[What you need to do]
It is required that all of the data be written out exactly.
[BEGIN Data provided]
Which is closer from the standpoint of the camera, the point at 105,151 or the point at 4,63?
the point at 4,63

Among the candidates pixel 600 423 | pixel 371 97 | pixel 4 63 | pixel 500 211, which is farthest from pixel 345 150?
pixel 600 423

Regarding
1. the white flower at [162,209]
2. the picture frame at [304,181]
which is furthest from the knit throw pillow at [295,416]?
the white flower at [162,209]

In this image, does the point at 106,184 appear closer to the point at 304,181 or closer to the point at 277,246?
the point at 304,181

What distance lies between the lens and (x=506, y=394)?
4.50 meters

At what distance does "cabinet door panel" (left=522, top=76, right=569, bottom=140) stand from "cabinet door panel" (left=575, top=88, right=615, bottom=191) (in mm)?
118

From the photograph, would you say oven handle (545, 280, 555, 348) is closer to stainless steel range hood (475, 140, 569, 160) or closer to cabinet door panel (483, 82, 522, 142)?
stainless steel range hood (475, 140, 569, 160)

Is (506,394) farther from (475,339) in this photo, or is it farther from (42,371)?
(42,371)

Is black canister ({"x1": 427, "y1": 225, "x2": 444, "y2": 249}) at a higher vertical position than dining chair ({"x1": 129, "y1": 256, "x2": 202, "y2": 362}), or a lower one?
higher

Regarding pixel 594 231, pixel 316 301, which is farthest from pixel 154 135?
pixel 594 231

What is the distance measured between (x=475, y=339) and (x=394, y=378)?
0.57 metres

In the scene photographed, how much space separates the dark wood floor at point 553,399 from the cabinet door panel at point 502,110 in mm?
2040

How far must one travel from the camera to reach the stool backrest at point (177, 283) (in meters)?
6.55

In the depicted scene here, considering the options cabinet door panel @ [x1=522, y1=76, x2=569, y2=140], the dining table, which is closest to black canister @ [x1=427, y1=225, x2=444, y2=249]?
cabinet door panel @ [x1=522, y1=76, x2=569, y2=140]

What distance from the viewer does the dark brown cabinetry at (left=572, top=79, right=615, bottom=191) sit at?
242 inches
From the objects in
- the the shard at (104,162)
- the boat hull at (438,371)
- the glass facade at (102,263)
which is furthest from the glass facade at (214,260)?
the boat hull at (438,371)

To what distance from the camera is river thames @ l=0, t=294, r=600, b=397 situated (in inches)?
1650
[END Data provided]
[Completed task]
Which is closer from the standpoint of the camera, the point at 105,151 or the point at 4,63?
the point at 4,63

Among the candidates pixel 600 423 | pixel 371 97 | pixel 4 63 | pixel 500 211, which is farthest from pixel 345 150?
pixel 600 423

Regarding
1. the white flower at [162,209]
2. the picture frame at [304,181]
which is furthest from the knit throw pillow at [295,416]?
the white flower at [162,209]

In this image, does the point at 106,184 appear closer to the point at 304,181 or closer to the point at 277,246?
the point at 304,181

What distance lies between the lens and (x=506, y=394)?
4.50 meters

At what distance does "cabinet door panel" (left=522, top=76, right=569, bottom=140) stand from "cabinet door panel" (left=575, top=88, right=615, bottom=191) (in mm)?
118

From the photograph, would you say oven handle (545, 280, 555, 348) is closer to stainless steel range hood (475, 140, 569, 160) or closer to cabinet door panel (483, 82, 522, 142)?
stainless steel range hood (475, 140, 569, 160)

Is (506,394) farther from (475,339) in this photo, or is it farther from (42,371)?
(42,371)

Is black canister ({"x1": 427, "y1": 225, "x2": 444, "y2": 249}) at a higher vertical position than dining chair ({"x1": 129, "y1": 256, "x2": 202, "y2": 362}), or a lower one?
higher

Regarding pixel 594 231, pixel 316 301, which is farthest from pixel 154 135?
pixel 594 231

What is the distance measured between (x=475, y=339) and (x=394, y=378)?
0.57 metres

In the scene photographed, how much space separates the dark wood floor at point 553,399 from the cabinet door panel at point 502,110 in mm?
2040

How far must one travel from the camera to reach the stool backrest at point (177, 283) (in meters)?
6.55

In the depicted scene here, considering the options cabinet door panel @ [x1=522, y1=76, x2=569, y2=140], the dining table, which is closest to black canister @ [x1=427, y1=225, x2=444, y2=249]?
cabinet door panel @ [x1=522, y1=76, x2=569, y2=140]

What distance from the viewer does the dark brown cabinetry at (left=572, top=79, right=615, bottom=191) sit at?
242 inches
From the objects in
- the the shard at (104,162)
- the boat hull at (438,371)
- the glass facade at (102,263)
which is furthest from the glass facade at (214,260)?
the boat hull at (438,371)

To what distance from the camera is river thames @ l=0, t=294, r=600, b=397 situated (in inches)?
1650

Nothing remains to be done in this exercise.